While he certainly devotes chapters to the collapse, Dunbar spends most of his time discussing the rise of derivatives markets, and the boost that Black-Scholes gave them.

It wasn’t like the bankers didn’t know this sort of thing could happen. They had devised a measure called “Value at Risk,” or VAR, which estimated, again according to MPT, how much they could expect to lose in the worst month out of any 20. Or 100. Armed with these calculations, fund managers believed they could calculate how much cushion they needed.

VAR had its limits. In a 1995 article in the Financial Analysts Journal Tanya Styblo Beder made the following all-too-prescient statements:

Although a model may produce adequate views of capital at risk on an overnight or weekly basis, it may produce inadequate risk views over time horizons of several months, a year, or longer. For example, the calculation of short-horizon VAR may be misleading for customized or exotic products that cannot be liquidated und the assumed time horizon.

and

As experience during the European currency crisis, the Gulf War, and the Mexican peso crisis, not only are the key factors such as “maximum” volatility difficult to predict but also correlation relationships change substantially during extreme market moves. (emphasis added -ed.)

They can’t say they weren’t warned. But what they did with the warning, like defenders of the earth-centered solar system, was to go back and tinker with the model, secure and comfortable in the rightness.

When Genius Failed spends much more time with the people, fitting in the finance concepts along the way. Lowenstein’s extended description of the frantic inter-bank negotiations puts you right in the room. That the bankers, who frankly hate each other, are all sinking in the same boat, doesn’t keep them from trying to screw each other as they plug the holes.

The personalities stand out in bold relief. Meriwether is confident, affable, and takes care of his people. Victor Haghani should be wearing an Al Davis jumpsuit and grabbing free drinks off the tray. Born in 1930s Europe, Lawrence Hilibrand would have ended up running some Balkan fascist state. Future Senator and would-be Governor of New Jersey Jon Corzine comes across as well-meaning, but in over his head, even standing on his tip-toes.

And what of the Really Smart Guys, the academics who put the sand under the foundation in the first place? They provided much of marquee value for the company, but afterwards tried to portray themselves as uninvolved. Fischer Black died warning of the potential misues of this models, but Merton and Scholes, while nervous about the direction the company took towards the end, didn’t have the force of personality to put on the brakes. They produced theory. Haghani and Hiliband produced money.

Lowenstein also covers a few topics in detail largely missing from Dunbar’s account.
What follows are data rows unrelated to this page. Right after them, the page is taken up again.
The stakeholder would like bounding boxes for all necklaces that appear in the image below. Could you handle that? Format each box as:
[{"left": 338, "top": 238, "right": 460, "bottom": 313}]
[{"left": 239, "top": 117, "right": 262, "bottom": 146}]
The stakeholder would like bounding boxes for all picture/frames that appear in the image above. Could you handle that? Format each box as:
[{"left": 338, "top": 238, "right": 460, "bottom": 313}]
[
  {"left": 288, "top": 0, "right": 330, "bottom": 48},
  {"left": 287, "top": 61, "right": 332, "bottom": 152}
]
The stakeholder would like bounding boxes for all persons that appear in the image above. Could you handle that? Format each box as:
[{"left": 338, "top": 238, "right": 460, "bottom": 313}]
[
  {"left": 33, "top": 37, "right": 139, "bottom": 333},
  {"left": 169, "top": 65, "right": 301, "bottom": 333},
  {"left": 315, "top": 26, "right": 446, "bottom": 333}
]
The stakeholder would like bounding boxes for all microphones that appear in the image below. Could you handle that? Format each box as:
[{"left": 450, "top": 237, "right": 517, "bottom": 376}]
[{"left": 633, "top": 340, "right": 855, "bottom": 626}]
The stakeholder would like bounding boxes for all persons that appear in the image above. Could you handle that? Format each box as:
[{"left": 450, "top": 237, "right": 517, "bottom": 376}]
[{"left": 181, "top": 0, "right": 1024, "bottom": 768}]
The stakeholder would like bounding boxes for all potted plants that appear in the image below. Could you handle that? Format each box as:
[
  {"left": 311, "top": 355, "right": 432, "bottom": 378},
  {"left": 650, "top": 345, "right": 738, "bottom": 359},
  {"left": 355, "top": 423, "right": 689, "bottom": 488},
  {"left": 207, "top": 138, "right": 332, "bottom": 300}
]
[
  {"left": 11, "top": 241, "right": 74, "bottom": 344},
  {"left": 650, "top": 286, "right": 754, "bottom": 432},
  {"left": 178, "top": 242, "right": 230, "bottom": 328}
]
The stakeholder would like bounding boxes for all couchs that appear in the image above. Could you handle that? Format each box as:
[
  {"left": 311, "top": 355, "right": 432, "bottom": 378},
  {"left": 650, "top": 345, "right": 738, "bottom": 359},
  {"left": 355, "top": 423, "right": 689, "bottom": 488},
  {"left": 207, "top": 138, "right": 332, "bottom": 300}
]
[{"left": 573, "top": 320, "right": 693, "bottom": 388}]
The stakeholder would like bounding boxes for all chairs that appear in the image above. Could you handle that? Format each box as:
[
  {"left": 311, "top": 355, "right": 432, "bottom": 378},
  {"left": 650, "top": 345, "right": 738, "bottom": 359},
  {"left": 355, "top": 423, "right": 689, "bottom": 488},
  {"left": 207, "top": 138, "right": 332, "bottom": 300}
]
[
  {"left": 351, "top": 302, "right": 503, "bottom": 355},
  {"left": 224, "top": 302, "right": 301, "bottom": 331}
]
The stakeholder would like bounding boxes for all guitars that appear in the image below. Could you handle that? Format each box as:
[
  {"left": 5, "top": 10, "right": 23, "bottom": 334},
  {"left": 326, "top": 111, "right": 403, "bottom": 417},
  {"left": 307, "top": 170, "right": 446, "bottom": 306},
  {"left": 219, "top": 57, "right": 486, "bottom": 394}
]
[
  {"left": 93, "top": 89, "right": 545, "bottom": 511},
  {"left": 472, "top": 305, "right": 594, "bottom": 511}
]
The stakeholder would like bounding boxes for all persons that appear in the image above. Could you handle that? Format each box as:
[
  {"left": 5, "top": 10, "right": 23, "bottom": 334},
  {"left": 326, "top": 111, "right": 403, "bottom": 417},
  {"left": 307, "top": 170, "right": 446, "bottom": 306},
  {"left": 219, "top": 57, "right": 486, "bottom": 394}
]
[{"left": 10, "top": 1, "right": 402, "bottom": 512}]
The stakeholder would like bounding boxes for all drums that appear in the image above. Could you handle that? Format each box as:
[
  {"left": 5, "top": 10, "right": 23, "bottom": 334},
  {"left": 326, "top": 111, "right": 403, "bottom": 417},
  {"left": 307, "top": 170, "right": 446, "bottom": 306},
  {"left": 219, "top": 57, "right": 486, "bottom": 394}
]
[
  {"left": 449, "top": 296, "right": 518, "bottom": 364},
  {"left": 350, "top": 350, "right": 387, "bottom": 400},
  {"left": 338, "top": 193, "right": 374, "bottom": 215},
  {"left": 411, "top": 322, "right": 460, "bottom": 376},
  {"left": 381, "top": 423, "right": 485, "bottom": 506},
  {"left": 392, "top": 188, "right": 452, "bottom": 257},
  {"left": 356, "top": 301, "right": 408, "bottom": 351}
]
The eagerness of banks to do business with LTCM is dramatized by UBS’s willingness to sell LTCM a call option on their own fund. UBS hedged that risk by investing in LTCM. The only way that UBS wouldn’t have to pay off the option was if the fund lost money, meaning that UBS would lose money. He also details the miswording – deliberate or not – of Warren Buffet’s last-minute offer to rescue the fund.

In the years since, LTCM has become the poster child for what can go wrong in a market. Both James Surowiecki and Benoit Mandelbrot cite it in their recent books. Scholarly articles are still being written on what went wrong.

These two books are best read together for their different perspectives on this seminal event in US financial history.